The U.S. House of Representatives has approved an increase in the federal minimum wage to $15 an hour within six years. 

The measure would also phase out the tip credit, a key break for full-service restaurants.

Fight for $15, a union-backed movement to set $15 as the minimum wage, hailed the vote as a “historic victory.”

The National Restaurant Association's EVP of public affairs called the new pay floor set by the bill, H.R. 582, as "the wrong wage at the wrong time, implemented in the wrong way."

"“Thousands of restaurant industry employees, leaders and community members have called and emailed Congress to share their concerns about how H.R. 582 would cripple small and family-owned businesses," said Sean Kennedy, essentially the association's top government-affairs executive. "They have explained that the wage hike is a job killer in their communities, and that eliminating the tip credit overwhelmingly supported by employees, would cut salaries that right now average $19-25 per hour." 

The increase is the first wage hike approved by the House since 2007, when it passed a measure raising the pay floor to $7.25 an hour as of 2009. That bill set the minimum wage for servers, bartenders and other tipped employees at $2.13 an hour, provided that gratuities made up the $5.12 that would bring them to an income of $7.25 per hour. The Raise the Wage Act, approved today by a 231-199 vote, would gradually raise the wage mandated for tipped employees to $15 an hour. 

The bill calls for setting the minimum wage for nontipped employees at $8.35 an hour three months after the measure becomes law. It would then climb every year afterward by about $1.30 until hitting $15 in 2025.

The minimum wage paid directly to tipped employees would rise to $3.60 three months after the law is enacted, and then increase by at least $1.50 a year afterward. A provision of the bill expressly guarantees that employees would be entitled to whatever tips are left for them, thereby prohibiting management from sharing in the gratuities. The measure’s effect on tip pooling is not clear.

The measure, the Raise the Wage Act, allows the increases for both tipped and nontipped employees to be adjusted by the Secretary of Labor in accordance with how the median wage of hourly workers is driven up or down by market forces. 

The bill, approved in the Democratic-controlled House on party lines, now moves to the Republican-controlled Senate, where the bill is widely anticipated to die, possibly by being shelved rather than put to a vote. If Senate leadership should schedule a vote, it would almost certainly be defeated because of the Republican majority. As the leader of the Republican Party, President Trump is expected by most observers to veto the act. 

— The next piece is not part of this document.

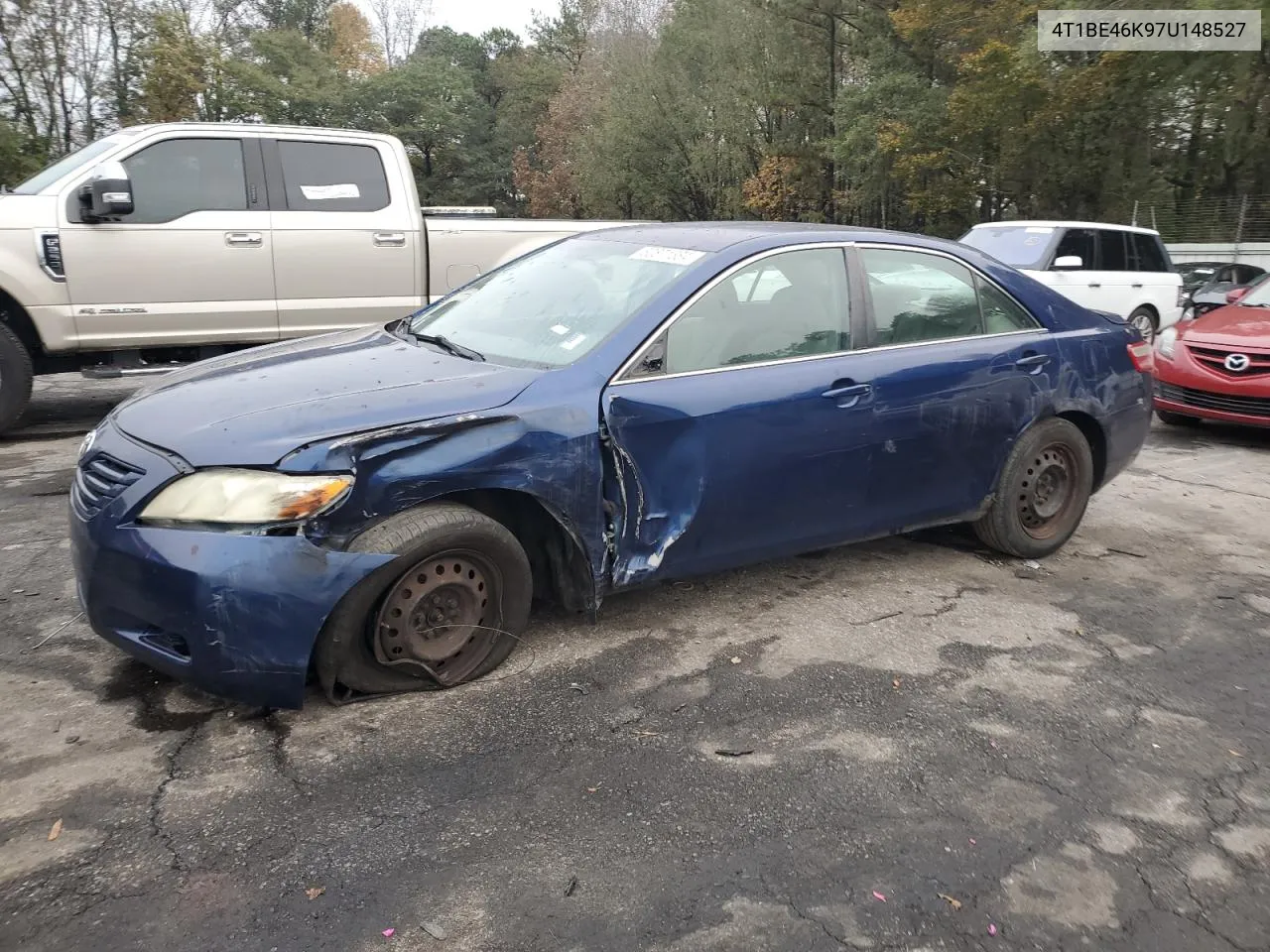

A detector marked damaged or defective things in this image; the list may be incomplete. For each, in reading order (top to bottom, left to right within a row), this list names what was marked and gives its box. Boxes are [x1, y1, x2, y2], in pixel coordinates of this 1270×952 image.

damaged blue sedan [74, 223, 1159, 706]
cracked asphalt [2, 375, 1270, 948]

However, both opponents and proponents of a $15 wage say Congress would be primed for passing the so-called living wage if Democrats gain control of the Senate in the 2020 elections. The threat of a veto would similarly be eliminated if Democrats capture the White House. 

“We’re celebrating the House vote today, but tomorrow, we’ll turn right back to the fight. Our eyes will be on the Senate and on President Trump,” Fran Marion, an employee of a McDonald’s in Kansas City, said in a statement released by Fight for $15. “And they’ll be on McDonald’s as well. We’re going to get McDonald’s to pay $15—and we’re going to win $15 all across the country.”

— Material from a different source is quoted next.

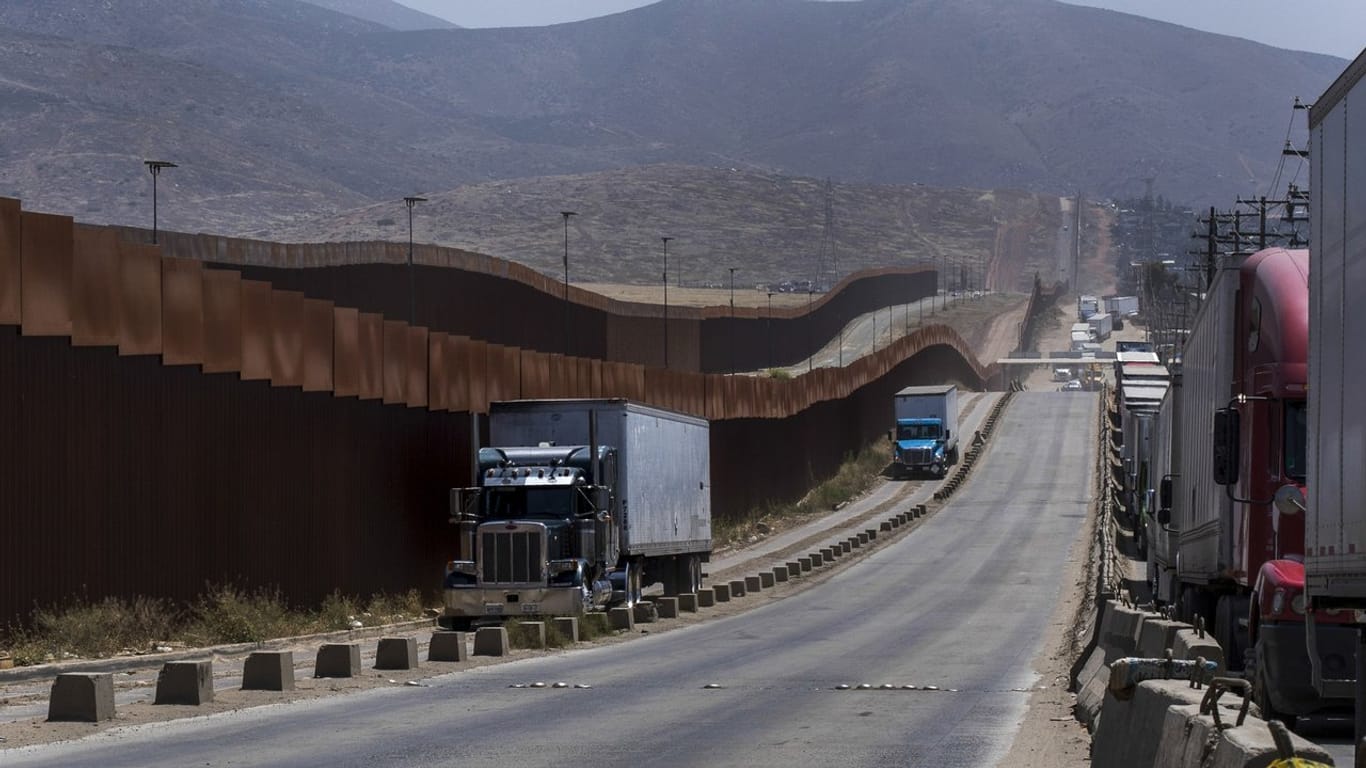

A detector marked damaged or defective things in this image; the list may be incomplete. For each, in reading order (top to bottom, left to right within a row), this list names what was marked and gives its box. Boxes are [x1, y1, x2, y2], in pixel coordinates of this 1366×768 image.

rusty metal border fence [0, 196, 994, 623]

Passage of the measure by the House also increases the likelihood that a $15 minimum wage will be a key issue in the campaigning for the 2020 election.

Today’s vote follows the release last week of a Congressional Budget Office study that found at least 1.3 million jobs and possibly as many as 3.7 million would be eliminated by 2025 if the federal minimum wage was raised to $15. However, the same report found that 1.3 million Americans would be lifted out of poverty by the increase. The report indicated that raising the wage to $10 an hour would have far less of a negative impact on employment. 

“House Democrats showed that they put party politics over jobs by voting for an unprecedented wage mandate which even the non-partisan Congressional Budget Office shows could eliminate up to 3.7 million jobs,” Samantha Summers, communications director for the conservative Employement Policies Institute (EPI), said in a statement. “This bill will only hurt those it is intended to help by killing jobs and forcing businesses to close.”

The EPI ran full-page ads in a number of newspapers this morning in hopes of convincing Democrats to vote with Republicans against the $15 wage.